[Dataset records]
>>>

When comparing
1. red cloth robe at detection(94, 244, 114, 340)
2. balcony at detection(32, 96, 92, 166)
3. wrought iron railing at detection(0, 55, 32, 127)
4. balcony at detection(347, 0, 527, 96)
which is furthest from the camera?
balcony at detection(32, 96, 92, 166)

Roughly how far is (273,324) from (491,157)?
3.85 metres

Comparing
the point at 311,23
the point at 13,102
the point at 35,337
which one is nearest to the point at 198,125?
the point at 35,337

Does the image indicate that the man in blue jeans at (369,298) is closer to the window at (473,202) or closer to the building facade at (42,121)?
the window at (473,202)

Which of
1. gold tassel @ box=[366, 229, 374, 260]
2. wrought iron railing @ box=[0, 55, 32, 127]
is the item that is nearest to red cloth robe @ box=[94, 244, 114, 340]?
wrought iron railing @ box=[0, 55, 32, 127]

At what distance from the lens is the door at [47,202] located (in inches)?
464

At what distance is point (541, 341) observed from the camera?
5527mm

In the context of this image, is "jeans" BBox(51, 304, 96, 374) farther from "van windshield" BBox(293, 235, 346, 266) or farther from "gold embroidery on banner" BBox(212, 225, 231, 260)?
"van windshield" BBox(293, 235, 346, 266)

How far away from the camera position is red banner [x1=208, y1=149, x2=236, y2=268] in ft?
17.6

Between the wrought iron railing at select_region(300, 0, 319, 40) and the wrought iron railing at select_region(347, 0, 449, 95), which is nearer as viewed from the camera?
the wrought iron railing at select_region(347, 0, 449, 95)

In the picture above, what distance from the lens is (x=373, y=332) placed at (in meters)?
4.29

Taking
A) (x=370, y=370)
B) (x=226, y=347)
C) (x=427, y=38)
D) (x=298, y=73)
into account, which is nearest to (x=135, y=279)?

<<<

WHAT YOU ARE ASKED TO DO: Copy out every one of the lines above word for word, keeping the wording and order unchanged.

FULL ANSWER:
When comparing
1. red cloth robe at detection(94, 244, 114, 340)
2. balcony at detection(32, 96, 92, 166)
3. wrought iron railing at detection(0, 55, 32, 127)
4. balcony at detection(347, 0, 527, 96)
which is furthest from the camera?
balcony at detection(32, 96, 92, 166)

Roughly how far is (273,324) from (491,157)?
3.85 metres

Comparing
the point at 311,23
the point at 13,102
the point at 35,337
which one is nearest to the point at 198,125?
the point at 35,337

Does the image indicate that the man in blue jeans at (369,298) is closer to the window at (473,202) or closer to the building facade at (42,121)?
the window at (473,202)

Which of
1. gold tassel @ box=[366, 229, 374, 260]
2. wrought iron railing @ box=[0, 55, 32, 127]
is the item that is nearest to red cloth robe @ box=[94, 244, 114, 340]?
wrought iron railing @ box=[0, 55, 32, 127]

At what distance from the lens is the door at [47,202] located (in inches)?
464

At what distance is point (541, 341) observed from the camera?
5527mm

In the context of this image, is "jeans" BBox(51, 304, 96, 374) farther from "van windshield" BBox(293, 235, 346, 266) or farther from "gold embroidery on banner" BBox(212, 225, 231, 260)?
"van windshield" BBox(293, 235, 346, 266)

How far away from the camera position is red banner [x1=208, y1=149, x2=236, y2=268] in ft?
17.6

Between the wrought iron railing at select_region(300, 0, 319, 40) and the wrought iron railing at select_region(347, 0, 449, 95), which is nearer as viewed from the camera?
the wrought iron railing at select_region(347, 0, 449, 95)

In the picture above, what distance from the lens is (x=373, y=332) placed at (in meters)?
4.29

Taking
A) (x=370, y=370)
B) (x=226, y=347)
C) (x=427, y=38)
D) (x=298, y=73)
into account, which is nearest to (x=135, y=279)?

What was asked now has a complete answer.